The whole notion of “being a proper gentleman” which we find in the literature of the era (from Jane Austen to Charles Dickens, where it was often mocked) emerged from the campaign of Wilberforce and the Saints, supported by King George III and Sir William Pitt, Jr.  This quiet “revolution in manners”, as Wilberforce described it, was waged relentlessly for thirty years by targeted legislation, by Royal Proclamation regarding the unabashed licentiousness of the nobility bringing shame upon all those purporting to lead the nation and teach the underclasses to respect “their betters”, and by educational reform and innovation, including the beginnings of publicly funded education.  Wilberforce reinforced this campaign with one of the all-time best-selling English books ever.  Its shortened title is A Practical View.  It appeared in 1797 and was an immediate surprise sell-out.  It remained a best-seller into the mid-19th Century as a sort of manual on how to live, think, and work as a Christian gentleman.

 Even the Church of England came within the reform purview.  Numbers of the Lords-Bishops were brought into the campaign to create a clergy that was not just time-serving and living by patronage (Mr.
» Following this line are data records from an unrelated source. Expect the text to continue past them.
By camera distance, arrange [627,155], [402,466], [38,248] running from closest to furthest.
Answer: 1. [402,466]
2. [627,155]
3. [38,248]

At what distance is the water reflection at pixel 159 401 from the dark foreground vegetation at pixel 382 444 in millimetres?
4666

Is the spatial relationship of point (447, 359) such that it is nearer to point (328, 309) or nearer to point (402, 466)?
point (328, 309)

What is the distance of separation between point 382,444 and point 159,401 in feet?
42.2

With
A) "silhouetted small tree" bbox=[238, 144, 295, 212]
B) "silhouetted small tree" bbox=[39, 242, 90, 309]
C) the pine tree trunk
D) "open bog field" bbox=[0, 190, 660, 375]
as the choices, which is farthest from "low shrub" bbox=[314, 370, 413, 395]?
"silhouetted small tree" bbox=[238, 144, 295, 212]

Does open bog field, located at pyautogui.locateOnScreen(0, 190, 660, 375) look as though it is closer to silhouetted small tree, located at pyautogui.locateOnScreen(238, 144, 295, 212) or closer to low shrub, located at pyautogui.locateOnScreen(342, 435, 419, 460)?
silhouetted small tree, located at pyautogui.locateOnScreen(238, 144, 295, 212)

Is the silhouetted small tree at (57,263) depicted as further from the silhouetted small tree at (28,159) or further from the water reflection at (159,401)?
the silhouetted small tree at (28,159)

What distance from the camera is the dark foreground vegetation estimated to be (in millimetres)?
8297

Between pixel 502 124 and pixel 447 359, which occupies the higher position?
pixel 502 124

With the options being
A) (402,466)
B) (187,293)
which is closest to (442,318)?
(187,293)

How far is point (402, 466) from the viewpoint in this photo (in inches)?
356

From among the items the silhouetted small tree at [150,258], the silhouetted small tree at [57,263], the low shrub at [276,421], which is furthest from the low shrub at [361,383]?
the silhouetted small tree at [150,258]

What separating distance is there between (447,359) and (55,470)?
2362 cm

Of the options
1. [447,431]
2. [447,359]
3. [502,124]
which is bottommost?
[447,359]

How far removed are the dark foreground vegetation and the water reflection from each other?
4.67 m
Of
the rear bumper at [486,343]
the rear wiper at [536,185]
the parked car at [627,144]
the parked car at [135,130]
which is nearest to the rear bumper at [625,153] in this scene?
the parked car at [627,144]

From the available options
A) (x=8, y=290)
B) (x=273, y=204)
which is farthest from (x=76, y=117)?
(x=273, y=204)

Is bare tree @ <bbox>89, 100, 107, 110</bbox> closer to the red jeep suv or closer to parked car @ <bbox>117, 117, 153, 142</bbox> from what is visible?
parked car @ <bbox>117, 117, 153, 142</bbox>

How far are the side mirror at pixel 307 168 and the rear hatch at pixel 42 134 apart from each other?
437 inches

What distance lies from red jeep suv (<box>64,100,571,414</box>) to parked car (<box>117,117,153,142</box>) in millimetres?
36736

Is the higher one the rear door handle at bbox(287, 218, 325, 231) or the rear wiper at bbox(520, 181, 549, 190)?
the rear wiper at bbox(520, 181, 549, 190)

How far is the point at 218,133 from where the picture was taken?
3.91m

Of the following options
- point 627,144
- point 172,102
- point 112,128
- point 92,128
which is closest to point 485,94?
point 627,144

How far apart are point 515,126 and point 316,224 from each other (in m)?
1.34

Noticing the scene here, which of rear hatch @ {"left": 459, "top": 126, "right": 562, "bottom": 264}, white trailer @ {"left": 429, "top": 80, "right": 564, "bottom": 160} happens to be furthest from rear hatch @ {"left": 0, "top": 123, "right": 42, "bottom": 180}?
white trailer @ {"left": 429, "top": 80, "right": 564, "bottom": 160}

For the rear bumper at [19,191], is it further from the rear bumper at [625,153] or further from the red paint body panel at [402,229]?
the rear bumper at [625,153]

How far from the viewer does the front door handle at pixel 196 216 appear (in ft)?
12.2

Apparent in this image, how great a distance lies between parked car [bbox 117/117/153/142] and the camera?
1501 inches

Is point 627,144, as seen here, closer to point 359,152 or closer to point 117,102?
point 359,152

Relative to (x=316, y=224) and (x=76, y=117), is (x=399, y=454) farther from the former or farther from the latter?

Collins in Pride and Prejudice anyone?), but truly living as examples and conscientiously pastoring their parishes.  Absentee holding of benefices was abolished.

Even as Wilberforce aged and retired, the next generation of committed reformers took up the torch to finish the job against slavery and further political and social reforms, often against serious opposition.  (Wilberforce had written in A Practical View that it was the duty of a Christian politician to further social reform.)  Wilberforce had never endorsed the notion of “equalizing” society, but the forces he unleashed and ideas he inspired naturally crossed the boundaries to aim at the full liberation of the labouring classes from the shackles of poverty, debt-slavery, oppressive social laws, and disenfranchisement.  Many of the earliest Labour leaders were back-door disciples of the principles first expounded by the Claphamites, applying them to the generalization of full rights for all males and, eventually, women.
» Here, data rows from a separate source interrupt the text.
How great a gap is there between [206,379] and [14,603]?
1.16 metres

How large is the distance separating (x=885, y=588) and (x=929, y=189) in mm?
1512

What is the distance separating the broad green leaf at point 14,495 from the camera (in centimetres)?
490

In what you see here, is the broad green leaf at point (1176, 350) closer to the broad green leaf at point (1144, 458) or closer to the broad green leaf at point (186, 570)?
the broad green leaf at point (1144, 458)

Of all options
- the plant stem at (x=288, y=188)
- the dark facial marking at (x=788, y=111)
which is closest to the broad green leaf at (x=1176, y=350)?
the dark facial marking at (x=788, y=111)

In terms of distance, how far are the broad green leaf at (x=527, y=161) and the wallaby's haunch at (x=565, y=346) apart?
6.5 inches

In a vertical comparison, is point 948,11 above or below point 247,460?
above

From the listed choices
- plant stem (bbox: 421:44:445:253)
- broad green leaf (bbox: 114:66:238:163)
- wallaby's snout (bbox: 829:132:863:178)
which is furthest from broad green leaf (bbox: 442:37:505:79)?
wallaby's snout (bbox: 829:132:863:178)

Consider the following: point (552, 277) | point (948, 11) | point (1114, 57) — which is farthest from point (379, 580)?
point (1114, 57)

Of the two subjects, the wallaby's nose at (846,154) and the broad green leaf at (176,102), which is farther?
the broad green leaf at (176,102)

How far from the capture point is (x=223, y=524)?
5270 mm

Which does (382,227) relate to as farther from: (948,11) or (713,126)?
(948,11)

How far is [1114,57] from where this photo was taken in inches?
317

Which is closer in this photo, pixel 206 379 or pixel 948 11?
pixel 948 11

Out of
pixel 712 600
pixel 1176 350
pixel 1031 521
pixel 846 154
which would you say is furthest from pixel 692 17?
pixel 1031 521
Queen Victoria and Prince Albert played a part in reinforcing rather than creating the impetus already well under way to remake the face and reform the soul of the United Kingdom.

The one who broke the dam was William Wilberforce, greatest Englishman of the 19th Century.

Published by VJM

Vincent is a retired High School teacher and an ordained Christian minister in Ontario, Canada. He is an enthusiastic student of History, life, and human nature. He has loved writing since he was a kid. He has been happily married for over 45 years and has 4 grown children and nine grandchildren. He and his wife ran a nationally successful Canadian Educational Supply business for home educators and private schools for fifteen years. Vincent has published Study Guides for Canadian Social Studies, a biography of a Canadian Father of Confederation, and short semi-fictional accounts of episodes in Canadian History. He is currently working on a number of writing projects in both non-fiction and fiction. Vincent is a gifted teacher and communicator.
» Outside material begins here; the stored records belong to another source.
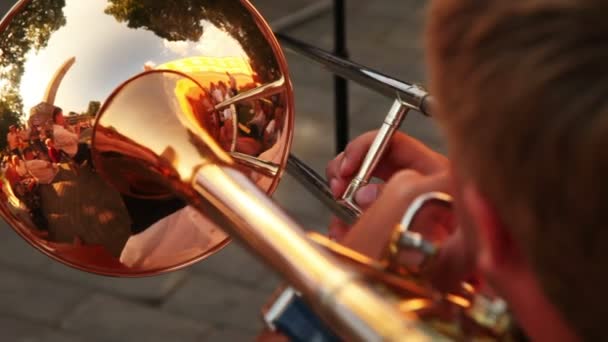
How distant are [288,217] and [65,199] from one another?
52cm

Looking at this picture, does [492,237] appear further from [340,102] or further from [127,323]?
[127,323]

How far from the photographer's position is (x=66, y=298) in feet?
7.14

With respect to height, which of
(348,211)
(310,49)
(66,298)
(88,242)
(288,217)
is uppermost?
(310,49)

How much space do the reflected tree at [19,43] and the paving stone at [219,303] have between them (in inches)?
38.4

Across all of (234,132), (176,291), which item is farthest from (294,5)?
(234,132)

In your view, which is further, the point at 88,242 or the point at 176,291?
the point at 176,291

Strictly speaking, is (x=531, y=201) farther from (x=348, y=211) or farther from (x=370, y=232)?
(x=348, y=211)

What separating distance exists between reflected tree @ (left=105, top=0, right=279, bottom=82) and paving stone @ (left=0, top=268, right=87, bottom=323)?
1065 millimetres

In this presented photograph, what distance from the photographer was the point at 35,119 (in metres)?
1.20

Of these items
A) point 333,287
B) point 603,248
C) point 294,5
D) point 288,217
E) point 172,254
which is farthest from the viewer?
point 294,5

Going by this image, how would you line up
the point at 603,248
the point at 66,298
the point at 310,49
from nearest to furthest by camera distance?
1. the point at 603,248
2. the point at 310,49
3. the point at 66,298

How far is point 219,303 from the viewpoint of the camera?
2156 mm

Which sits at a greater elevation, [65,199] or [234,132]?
[234,132]

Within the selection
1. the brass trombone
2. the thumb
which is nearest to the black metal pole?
the brass trombone
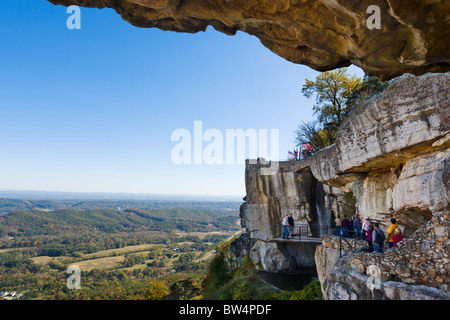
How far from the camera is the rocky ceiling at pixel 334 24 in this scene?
14.0ft

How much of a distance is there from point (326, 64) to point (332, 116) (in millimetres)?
16987

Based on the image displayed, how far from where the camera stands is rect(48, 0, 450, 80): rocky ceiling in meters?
4.27

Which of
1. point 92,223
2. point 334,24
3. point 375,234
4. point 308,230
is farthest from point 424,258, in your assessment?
point 92,223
2 thoughts on “Difference Makers, 2: The Greatest Englishman of the 19th Century

  1. Most interesting information about William Wilberforce, a great man indeed. I wondered if the village of Wilberforce (northeast of Toronto near Bancroft, Ontario) might have been named for him since originally the settlement had a different name. I found no information about that, but did discover another Ontario village of that name just north of London. I am from that general area but never ran across it in my travels. It turns out that this Wilberforce “colony” was established in the 1830’s by “colored people from Cincinnati, Ohio” and eventually it had up to 200 black families. The reason I never ran across it before was that the experiment in Canadian freedom did not go well and in the 1840’s, Irish Famine escapees moved into the area. We now know the village by the name of Lucan, the site of the massacre of the Donnelly family. Sadly, no historical marker to either Wilberforce or Lucan existed there when I lived in the area.